**What you should do**
Restate every record word for word, without the pictures.

**Material provided**
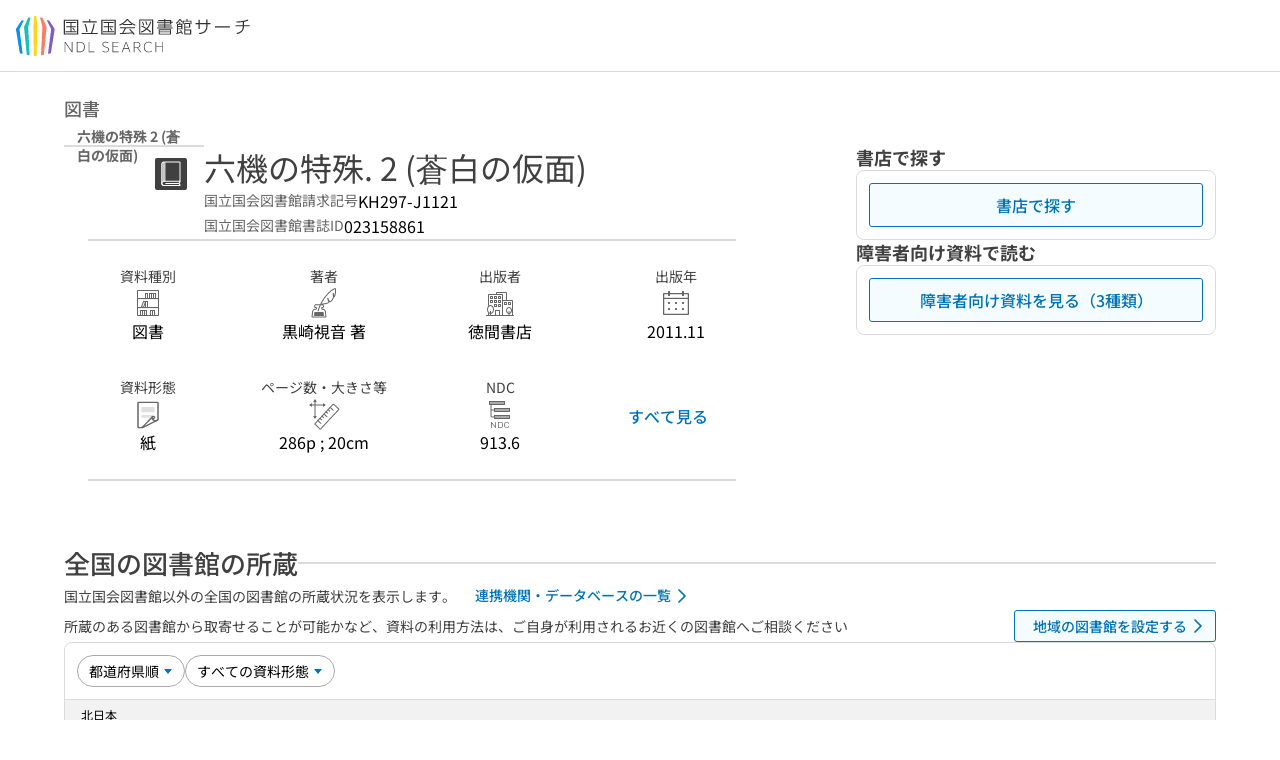

--- FILE ---
content_type: text/javascript; charset=utf-8
request_url: https://ndlsearch.ndl.go.jp/_nuxt/Dj2ZcXgG.js
body_size: 2616
content:
const e=[{code:1,name:"北海道",region:{ja:"北日本",en:"Northern Japan"}},{code:2,name:"青森県",region:{ja:"北日本",en:"Northern Japan"}},{code:3,name:"岩手県",region:{ja:"北日本",en:"Northern Japan"}},{code:4,name:"宮城県",region:{ja:"北日本",en:"Northern Japan"}},{code:5,name:"秋田県",region:{ja:"北日本",en:"Northern Japan"}},{code:6,name:"山形県",region:{ja:"北日本",en:"Northern Japan"}},{code:7,name:"福島県",region:{ja:"北日本",en:"Northern Japan"}},{code:8,name:"茨城県",region:{ja:"関東",en:"Kanto"}},{code:9,name:"栃木県",region:{ja:"関東",en:"Kanto"}},{code:10,name:"群馬県",region:{ja:"関東",en:"Kanto"}},{code:11,name:"埼玉県",region:{ja:"関東",en:"Kanto"}},{code:12,name:"千葉県",region:{ja:"関東",en:"Kanto"}},{code:13,name:"東京都",region:{ja:"関東",en:"Kanto"}},{code:14,name:"神奈川県",region:{ja:"関東",en:"Kanto"}},{code:15,name:"新潟県",region:{ja:"関東",en:"Kanto"}},{code:16,name:"富山県",region:{ja:"東海・北陸",en:"Tokai/Hokuriku"}},{code:17,name:"石川県",region:{ja:"東海・北陸",en:"Tokai/Hokuriku"}},{code:18,name:"福井県",region:{ja:"東海・北陸",en:"Tokai/Hokuriku"}},{code:19,name:"山梨県",region:{ja:"関東",en:"Kanto"}},{code:20,name:"長野県",region:{ja:"関東",en:"Kanto"}},{code:21,name:"岐阜県",region:{ja:"東海・北陸",en:"Tokai-Hokuriku"}},{code:22,name:"静岡県",region:{ja:"関東",en:"Kanto"}},{code:23,name:"愛知県",region:{ja:"東海・北陸",en:"Tokai-Hokuriku"}},{code:24,name:"三重県",region:{ja:"東海・北陸",en:"Tokai-Hokuriku"}},{code:25,name:"滋賀県",region:{ja:"近畿",en:"Kinki"}},{code:26,name:"京都府",region:{ja:"近畿",en:"Kinki"}},{code:27,name:"大阪府",region:{ja:"近畿",en:"Kinki"}},{code:28,name:"兵庫県",region:{ja:"近畿",en:"Kinki"}},{code:29,name:"奈良県",region:{ja:"近畿",en:"Kinki"}},{code:30,name:"和歌山県",region:{ja:"近畿",en:"Kinki"}},{code:31,name:"鳥取県",region:{ja:"中国",en:"Chugoku"}},{code:32,name:"島根県",region:{ja:"中国",en:"Chugoku"}},{code:33,name:"岡山県",region:{ja:"中国",en:"Chugoku"}},{code:34,name:"広島県",region:{ja:"中国",en:"Chugoku"}},{code:35,name:"山口県",region:{ja:"中国",en:"Chugoku"}},{code:36,name:"徳島県",region:{ja:"四国",en:"Shikoku"}},{code:37,name:"香川県",region:{ja:"四国",en:"Shikoku"}},{code:38,name:"愛媛県",region:{ja:"四国",en:"Shikoku"}},{code:39,name:"高知県",region:{ja:"四国",en:"Shikoku"}},{code:40,name:"福岡県",region:{ja:"九州",en:"Kyushu"}},{code:41,name:"佐賀県",region:{ja:"九州",en:"Kyushu"}},{code:42,name:"長崎県",region:{ja:"九州",en:"Kyushu"}},{code:43,name:"熊本県",region:{ja:"九州",en:"Kyushu"}},{code:44,name:"大分県",region:{ja:"九州",en:"Kyushu"}},{code:45,name:"宮崎県",region:{ja:"九州",en:"Kyushu"}},{code:46,name:"鹿児島県",region:{ja:"九州",en:"Kyushu"}},{code:47,name:"沖縄県",region:{ja:"九州",en:"Kyushu"}}];export{e as P};
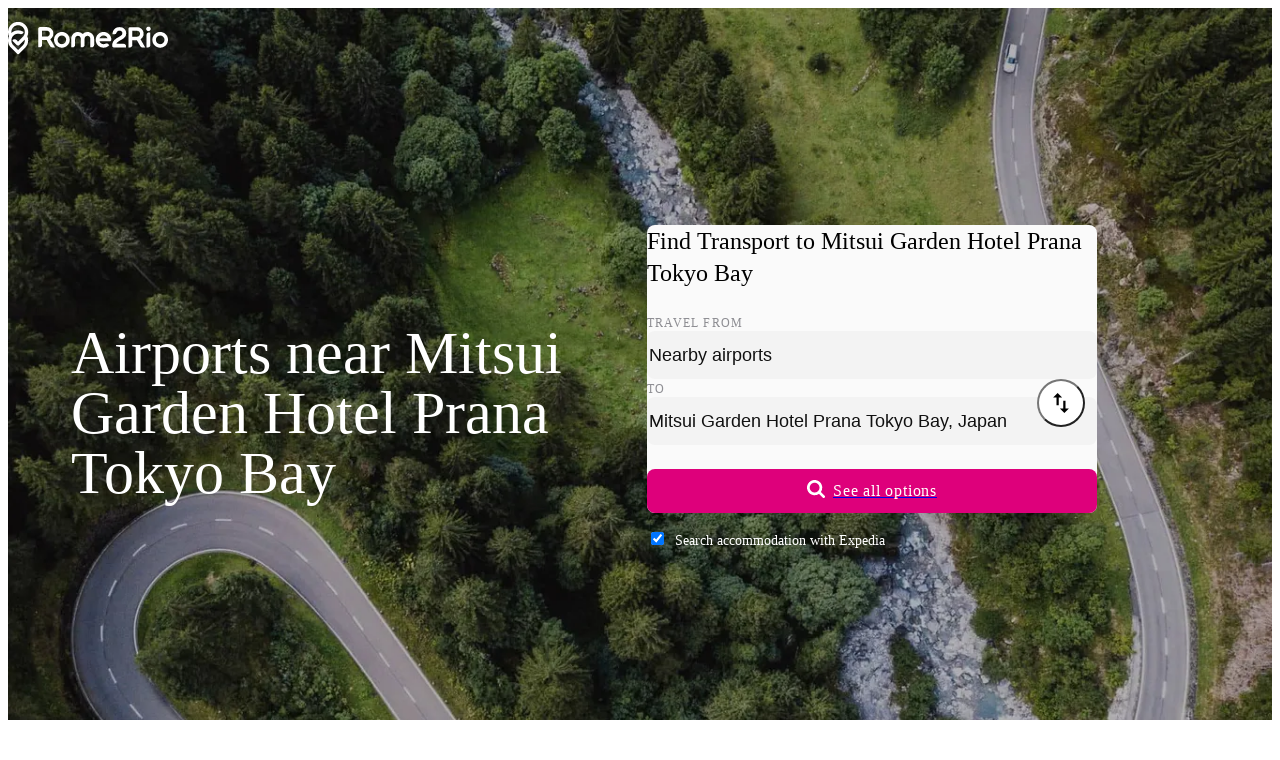

--- FILE ---
content_type: application/javascript
request_url: https://ads.travelaudience.com/uuid.ashx?callback=_callbacks_._0mkpnhdex
body_size: 88
content:
_callbacks_._0mkpnhdex({"UUID":"9157EF71-AB12-453E-28CF-0C0823327378","opt_out":false,"do_not_track":false,"had_cookie":false,"UUID_encoded":"kVfvcasSRT4ozwwIIzJzeA","Google_UUID":"9157EF71AB12453E28CF0C0823327378","msg":"http: named cookie not present"}
)

--- FILE ---
content_type: application/javascript; charset=utf-8
request_url: https://fundingchoicesmessages.google.com/f/AGSKWxVhx7_xkmdtxa5nPaSe2LEy4COIt2Oa0k2zuI1oL34VpgR9Emb9NrjBkxEUFMySVbjORgfldI8Rwk3quwhS-okJMdVE0dWEmhK29aeN5seFSyZBU4exwQodCAHA5iSn2jFcnKvikzn8ZyCBhF4Oygx1uCIOpXkIXbwGbu_F0lt6IsP6WW20YL3y59lF/_/adheader./advertisements_/banner_file.php?/rcolads1./pcad.js?
body_size: -1289
content:
window['4a1fa24b-a6fb-4592-a106-7fd6e40d0823'] = true;

--- FILE ---
content_type: application/javascript
request_url: https://ads.travelaudience.com/uuid.ashx?callback=_callbacks_._1mkpnhdj7
body_size: -191
content:
_callbacks_._1mkpnhdj7({"UUID":"9157EF71-AB12-453E-28CF-0C0823327378","opt_out":false,"do_not_track":false,"had_cookie":true,"UUID_encoded":"kVfvcasSRT4ozwwIIzJzeA","Google_UUID":"9157EF71AB12453E28CF0C0823327378","msg":""}
)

**Response for this exercise**
--- FILE ---
content_type: text/javascript; charset=utf-8
request_url: https://ndlsearch.ndl.go.jp/_nuxt/Dj2ZcXgG.js
body_size: 2616
content:
const e=[{code:1,name:"北海道",region:{ja:"北日本",en:"Northern Japan"}},{code:2,name:"青森県",region:{ja:"北日本",en:"Northern Japan"}},{code:3,name:"岩手県",region:{ja:"北日本",en:"Northern Japan"}},{code:4,name:"宮城県",region:{ja:"北日本",en:"Northern Japan"}},{code:5,name:"秋田県",region:{ja:"北日本",en:"Northern Japan"}},{code:6,name:"山形県",region:{ja:"北日本",en:"Northern Japan"}},{code:7,name:"福島県",region:{ja:"北日本",en:"Northern Japan"}},{code:8,name:"茨城県",region:{ja:"関東",en:"Kanto"}},{code:9,name:"栃木県",region:{ja:"関東",en:"Kanto"}},{code:10,name:"群馬県",region:{ja:"関東",en:"Kanto"}},{code:11,name:"埼玉県",region:{ja:"関東",en:"Kanto"}},{code:12,name:"千葉県",region:{ja:"関東",en:"Kanto"}},{code:13,name:"東京都",region:{ja:"関東",en:"Kanto"}},{code:14,name:"神奈川県",region:{ja:"関東",en:"Kanto"}},{code:15,name:"新潟県",region:{ja:"関東",en:"Kanto"}},{code:16,name:"富山県",region:{ja:"東海・北陸",en:"Tokai/Hokuriku"}},{code:17,name:"石川県",region:{ja:"東海・北陸",en:"Tokai/Hokuriku"}},{code:18,name:"福井県",region:{ja:"東海・北陸",en:"Tokai/Hokuriku"}},{code:19,name:"山梨県",region:{ja:"関東",en:"Kanto"}},{code:20,name:"長野県",region:{ja:"関東",en:"Kanto"}},{code:21,name:"岐阜県",region:{ja:"東海・北陸",en:"Tokai-Hokuriku"}},{code:22,name:"静岡県",region:{ja:"関東",en:"Kanto"}},{code:23,name:"愛知県",region:{ja:"東海・北陸",en:"Tokai-Hokuriku"}},{code:24,name:"三重県",region:{ja:"東海・北陸",en:"Tokai-Hokuriku"}},{code:25,name:"滋賀県",region:{ja:"近畿",en:"Kinki"}},{code:26,name:"京都府",region:{ja:"近畿",en:"Kinki"}},{code:27,name:"大阪府",region:{ja:"近畿",en:"Kinki"}},{code:28,name:"兵庫県",region:{ja:"近畿",en:"Kinki"}},{code:29,name:"奈良県",region:{ja:"近畿",en:"Kinki"}},{code:30,name:"和歌山県",region:{ja:"近畿",en:"Kinki"}},{code:31,name:"鳥取県",region:{ja:"中国",en:"Chugoku"}},{code:32,name:"島根県",region:{ja:"中国",en:"Chugoku"}},{code:33,name:"岡山県",region:{ja:"中国",en:"Chugoku"}},{code:34,name:"広島県",region:{ja:"中国",en:"Chugoku"}},{code:35,name:"山口県",region:{ja:"中国",en:"Chugoku"}},{code:36,name:"徳島県",region:{ja:"四国",en:"Shikoku"}},{code:37,name:"香川県",region:{ja:"四国",en:"Shikoku"}},{code:38,name:"愛媛県",region:{ja:"四国",en:"Shikoku"}},{code:39,name:"高知県",region:{ja:"四国",en:"Shikoku"}},{code:40,name:"福岡県",region:{ja:"九州",en:"Kyushu"}},{code:41,name:"佐賀県",region:{ja:"九州",en:"Kyushu"}},{code:42,name:"長崎県",region:{ja:"九州",en:"Kyushu"}},{code:43,name:"熊本県",region:{ja:"九州",en:"Kyushu"}},{code:44,name:"大分県",region:{ja:"九州",en:"Kyushu"}},{code:45,name:"宮崎県",region:{ja:"九州",en:"Kyushu"}},{code:46,name:"鹿児島県",region:{ja:"九州",en:"Kyushu"}},{code:47,name:"沖縄県",region:{ja:"九州",en:"Kyushu"}}];export{e as P};

--- FILE ---
content_type: application/javascript
request_url: https://ads.travelaudience.com/uuid.ashx?callback=_callbacks_._0mkpnhdex
body_size: 88
content:
_callbacks_._0mkpnhdex({"UUID":"9157EF71-AB12-453E-28CF-0C0823327378","opt_out":false,"do_not_track":false,"had_cookie":false,"UUID_encoded":"kVfvcasSRT4ozwwIIzJzeA","Google_UUID":"9157EF71AB12453E28CF0C0823327378","msg":"http: named cookie not present"}
)

--- FILE ---
content_type: application/javascript; charset=utf-8
request_url: https://fundingchoicesmessages.google.com/f/AGSKWxVhx7_xkmdtxa5nPaSe2LEy4COIt2Oa0k2zuI1oL34VpgR9Emb9NrjBkxEUFMySVbjORgfldI8Rwk3quwhS-okJMdVE0dWEmhK29aeN5seFSyZBU4exwQodCAHA5iSn2jFcnKvikzn8ZyCBhF4Oygx1uCIOpXkIXbwGbu_F0lt6IsP6WW20YL3y59lF/_/adheader./advertisements_/banner_file.php?/rcolads1./pcad.js?
body_size: -1289
content:
window['4a1fa24b-a6fb-4592-a106-7fd6e40d0823'] = true;

--- FILE ---
content_type: application/javascript
request_url: https://ads.travelaudience.com/uuid.ashx?callback=_callbacks_._1mkpnhdj7
body_size: -191
content:
_callbacks_._1mkpnhdj7({"UUID":"9157EF71-AB12-453E-28CF-0C0823327378","opt_out":false,"do_not_track":false,"had_cookie":true,"UUID_encoded":"kVfvcasSRT4ozwwIIzJzeA","Google_UUID":"9157EF71AB12453E28CF0C0823327378","msg":""}
)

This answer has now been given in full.